Canada’s House of Commons unanimously passed a motion calling for the International Olympic Committee (IOC) to move the Winter Olympics away from Beijing. Meanwhile, some in Europe are arguing against repeating their error of tolerating the Berlin Olympics in 1936, which ended up being a propaganda coup for Germany’s Nazi Party.

The IOC and the US Olympic and Paralympic Committee are opposed to an Olympic boycott, which they describe as an outdated relic of the Cold War era. They have said that athletes shouldn’t be used as “political pawns.”

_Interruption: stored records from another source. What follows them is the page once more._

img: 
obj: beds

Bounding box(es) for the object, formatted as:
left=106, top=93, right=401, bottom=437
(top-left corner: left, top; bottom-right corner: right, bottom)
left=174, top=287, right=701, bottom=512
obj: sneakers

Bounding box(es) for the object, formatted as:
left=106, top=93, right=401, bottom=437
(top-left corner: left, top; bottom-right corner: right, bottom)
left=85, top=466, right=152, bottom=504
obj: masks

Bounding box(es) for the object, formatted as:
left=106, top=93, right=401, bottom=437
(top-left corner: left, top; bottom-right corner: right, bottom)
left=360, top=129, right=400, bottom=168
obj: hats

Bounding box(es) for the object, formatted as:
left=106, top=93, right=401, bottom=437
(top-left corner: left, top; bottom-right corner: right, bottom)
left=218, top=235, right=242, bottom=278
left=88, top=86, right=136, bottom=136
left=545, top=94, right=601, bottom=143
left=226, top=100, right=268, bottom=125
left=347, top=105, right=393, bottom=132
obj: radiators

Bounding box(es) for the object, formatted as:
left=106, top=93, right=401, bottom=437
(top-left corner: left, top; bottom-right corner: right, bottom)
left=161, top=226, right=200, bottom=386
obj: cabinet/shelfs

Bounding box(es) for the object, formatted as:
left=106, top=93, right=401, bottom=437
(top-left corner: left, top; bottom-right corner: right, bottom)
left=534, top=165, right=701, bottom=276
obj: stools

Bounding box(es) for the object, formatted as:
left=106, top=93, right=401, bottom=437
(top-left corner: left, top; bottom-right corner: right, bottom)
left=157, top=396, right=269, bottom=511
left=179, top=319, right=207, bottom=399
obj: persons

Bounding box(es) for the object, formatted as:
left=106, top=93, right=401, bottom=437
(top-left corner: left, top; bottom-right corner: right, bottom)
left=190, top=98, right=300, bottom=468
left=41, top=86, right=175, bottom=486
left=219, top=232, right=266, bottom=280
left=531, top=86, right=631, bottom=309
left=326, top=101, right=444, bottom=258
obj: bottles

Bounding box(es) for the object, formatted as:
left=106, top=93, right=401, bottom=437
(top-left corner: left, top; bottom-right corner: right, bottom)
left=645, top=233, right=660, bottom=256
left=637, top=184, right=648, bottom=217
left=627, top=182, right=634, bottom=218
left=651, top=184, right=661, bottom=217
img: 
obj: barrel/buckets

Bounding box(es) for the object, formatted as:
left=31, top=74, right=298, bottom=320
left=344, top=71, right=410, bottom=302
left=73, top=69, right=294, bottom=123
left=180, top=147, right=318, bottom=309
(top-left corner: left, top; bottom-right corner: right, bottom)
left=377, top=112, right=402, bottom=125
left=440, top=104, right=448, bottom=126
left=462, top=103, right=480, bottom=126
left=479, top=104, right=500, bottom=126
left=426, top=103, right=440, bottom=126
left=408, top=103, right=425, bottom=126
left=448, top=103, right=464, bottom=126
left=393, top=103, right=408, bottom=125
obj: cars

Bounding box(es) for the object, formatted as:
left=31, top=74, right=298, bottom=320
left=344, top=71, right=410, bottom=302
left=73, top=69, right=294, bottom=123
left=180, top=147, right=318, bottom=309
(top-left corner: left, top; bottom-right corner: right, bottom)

The US and South Korea were among 66 countries that boycotted the Moscow Olympics in 1980 to protest the Soviet Union’s invasion of Afghanistan in 1979. But Olympic officials pointed out that the boycott did little to resolve the situation in Afghanistan.

More recently, support has been growing for a “partial boycott” or a “diplomatic boycott,” rather than a complete boycott, which would rob athletes of opportunities they’ve worked so hard to gain.

Mitt Romney, former presidential candidate for the Republican Party, argued in an opinion piece in the New York Times last month that American athletes should be allowed to compete in the Olympics, but that senior officials and diplomats from the US government should stay away from the opening and closing ceremonies and American companies should decline to sponsor the games. Romney said that would be a way to “demonstrate our repudiation of China’s abuses [and] hurt the Chinese Communist Party rather than our American athletes.”

Romney’s proposal is reminiscent of the Obama administration’s decision not to send an official government delegation to the 2014 Winter Olympics, held in Sochi, Russia.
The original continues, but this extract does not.